Chinese negotiators don’t have to like you, but they have to feel that they know you and understand how you’ll behave as a partner.  In the West, successful transactions lead to relationships – in China, successful relationships lead to transactions.  You have to understand the difference.  Relationship-building rituals like banquets and boardroom meetings where you are introduced to the entire management hierarchy aren’t a prelude to serious negotiating — they are the negotiation.

2.  Guanxi and relationship-building are the traditional Chinese version of due diligence.
They care more about the kind of person you are than the assets your company controls.  Show them who you are if you want to move forward.  While it’s true that Chinese negotiators don’t like to settle details right away, they are still “on the job” during the social meetings and banquets.  To the Chinese side, understanding your character, business philosophy, risk tolerance, and commitment to China determines what kind of partner you are going to be.  If you are evasive, uncomfortable, or withholding during the initial meetings, they may consider you to be dishonest or untrustworthy.

3.  Chinese negotiations don’t end.
The Chinese side feels that they aren’t supposed to.   Westerners believe that a signed contract regulates the partnership, but Chinese feel that an understanding between honest people is the only true constant in an otherwise unpredictable business world.
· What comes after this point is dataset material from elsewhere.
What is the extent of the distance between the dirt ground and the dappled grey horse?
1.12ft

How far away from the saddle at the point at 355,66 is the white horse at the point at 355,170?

Traditional Chinese negotiators don’t draw a sharp distinction between relationship and negotiation, so as long as the relationship is intact then deal terms are in play.   They feel that environmental shifts and changes in relative circumstances are valid reasons for renegotiation.Plan for the post-contract negotiation in advance, because it is most certainly going to occur.

4.  They will make a play for your IP. 
Technology, processes, and know-how are considered private property in the West, but many Chinese still consider them to be intangibles that are up for grabs.  Saying they can’t have something only makes it more desirable.  Don’t expect to collect rent on last-year’s innovations.  Chinese only pay for technology once (if at all).  The best way to handle software and technology sales is to start planning significant upgrades early.  Apple keeps partners honest and stays profitable in China by perpetually selling the next version.

5.  The same people who can open doors can shut them and lock you out.
Don’t assume that you will be running the show.  If your strategy involves relying on local partners, key staff, or powerful connections to keep your business going, you are in a precarious position.  Successful negotiators are constantly building up their network and adding new connections.  Negotiating strength is a function of the size of your contact list.